Tuesday night, Ashland took a step forward that could actually allow artist studios in the town’s arts district.
Previously, artist studios were considered a manufacturing use and in order to operate within the B-1-zoned arts in cultural district would need to be incidental to retail. They would also require a conditional use permit.
So, even though an overlay district was created in 2012 that provided incentives to enhance arts and cultural offerings in town, actual artists still faced a good amount of red tape before they could actually create anything here.
The issue was brought to the town’s attention last month and fast-tracked through to final approval.

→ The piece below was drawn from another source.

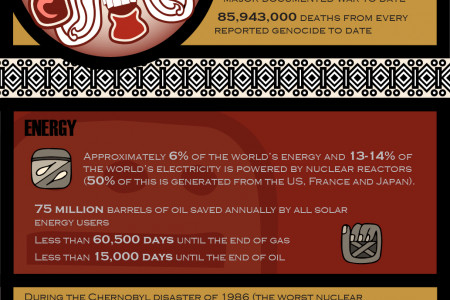 END OF DAYS: Human Race in Review Infographic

How the zoning faux pas occurred in the first place is anyone’s guess, but we applaud the town for correcting it and, more importantly, responding to citizen comments and concerns.
The change allowing for performing and visual art studios as a permitted use in B-1 areas, likely won’t result in Ashland becoming the next Bohemian art mecca, but does have its benefits.
Some communities have leveraged their arts community for the good of tourism and the local ecnomy. Art walks, where spectators peruse by foot from studio to studio, are a good example.
The city of Richmond has already caught on to this concept with “First Fridays RVA,” a year-round event aimed at attracting crowds to the city’s arts district each first Friday of the month with the hope that they also visit the neighboring shops and restaurants.
In Ashland’s case, this would mean foot traffic in the town’s commercial core and is something that should be considered if the artist population increases in response to this change.
Leveraging Ashland as an arts community will take some time and certainly this zoning change isn’t an overnight fix.
But it’s a good first step in that it at least got the town out of its own way.
We look forward to seeing what follows.